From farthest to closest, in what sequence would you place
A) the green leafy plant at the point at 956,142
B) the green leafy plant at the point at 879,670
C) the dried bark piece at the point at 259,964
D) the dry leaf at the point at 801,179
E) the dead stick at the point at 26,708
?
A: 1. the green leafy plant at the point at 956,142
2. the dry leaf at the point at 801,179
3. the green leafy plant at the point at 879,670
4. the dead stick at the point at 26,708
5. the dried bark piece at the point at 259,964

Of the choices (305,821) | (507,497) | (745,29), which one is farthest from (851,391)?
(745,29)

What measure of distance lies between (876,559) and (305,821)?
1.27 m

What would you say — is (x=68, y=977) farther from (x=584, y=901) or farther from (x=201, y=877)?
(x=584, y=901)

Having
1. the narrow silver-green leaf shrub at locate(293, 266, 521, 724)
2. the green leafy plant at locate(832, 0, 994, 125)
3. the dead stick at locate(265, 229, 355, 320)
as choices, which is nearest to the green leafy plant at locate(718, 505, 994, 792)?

========

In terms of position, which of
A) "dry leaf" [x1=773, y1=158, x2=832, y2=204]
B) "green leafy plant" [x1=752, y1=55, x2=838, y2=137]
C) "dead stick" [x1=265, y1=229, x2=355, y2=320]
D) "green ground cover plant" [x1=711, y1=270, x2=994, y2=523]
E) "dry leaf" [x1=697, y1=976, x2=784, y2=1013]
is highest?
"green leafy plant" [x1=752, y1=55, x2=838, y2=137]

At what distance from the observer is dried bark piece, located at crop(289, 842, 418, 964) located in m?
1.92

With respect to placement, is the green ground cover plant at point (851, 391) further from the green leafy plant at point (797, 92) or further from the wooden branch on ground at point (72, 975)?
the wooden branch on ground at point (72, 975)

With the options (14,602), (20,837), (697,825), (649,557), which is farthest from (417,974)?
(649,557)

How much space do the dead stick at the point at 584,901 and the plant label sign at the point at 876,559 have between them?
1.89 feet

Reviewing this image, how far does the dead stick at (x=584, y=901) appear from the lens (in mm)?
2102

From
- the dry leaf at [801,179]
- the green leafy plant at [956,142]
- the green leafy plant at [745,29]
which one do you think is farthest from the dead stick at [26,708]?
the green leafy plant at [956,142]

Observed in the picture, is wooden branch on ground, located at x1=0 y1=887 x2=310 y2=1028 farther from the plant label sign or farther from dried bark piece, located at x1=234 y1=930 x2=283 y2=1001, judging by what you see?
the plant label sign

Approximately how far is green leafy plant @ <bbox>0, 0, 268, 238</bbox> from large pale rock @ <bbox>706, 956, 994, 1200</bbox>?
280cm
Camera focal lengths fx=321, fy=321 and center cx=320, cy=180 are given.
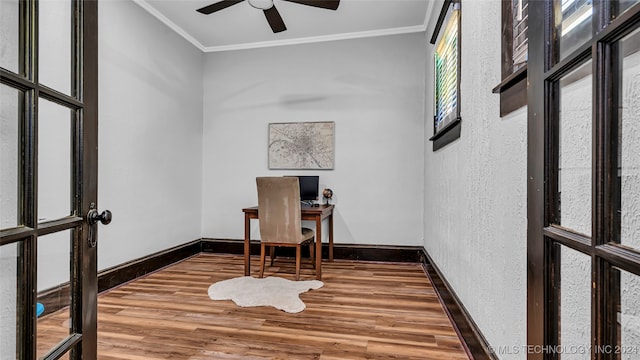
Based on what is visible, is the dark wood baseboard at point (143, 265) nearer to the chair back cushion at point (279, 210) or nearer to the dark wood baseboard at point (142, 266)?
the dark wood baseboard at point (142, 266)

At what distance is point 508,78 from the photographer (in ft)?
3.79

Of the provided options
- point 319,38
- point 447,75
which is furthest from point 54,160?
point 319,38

========

▸ Work instructions: Copy out each line of the data above that contains the string "dark". Letter case matters.

▸ Written response:
Based on what is visible, is the dark wood baseboard at point (143, 265) nearer to the chair back cushion at point (279, 210) or nearer to the dark wood baseboard at point (142, 266)?
the dark wood baseboard at point (142, 266)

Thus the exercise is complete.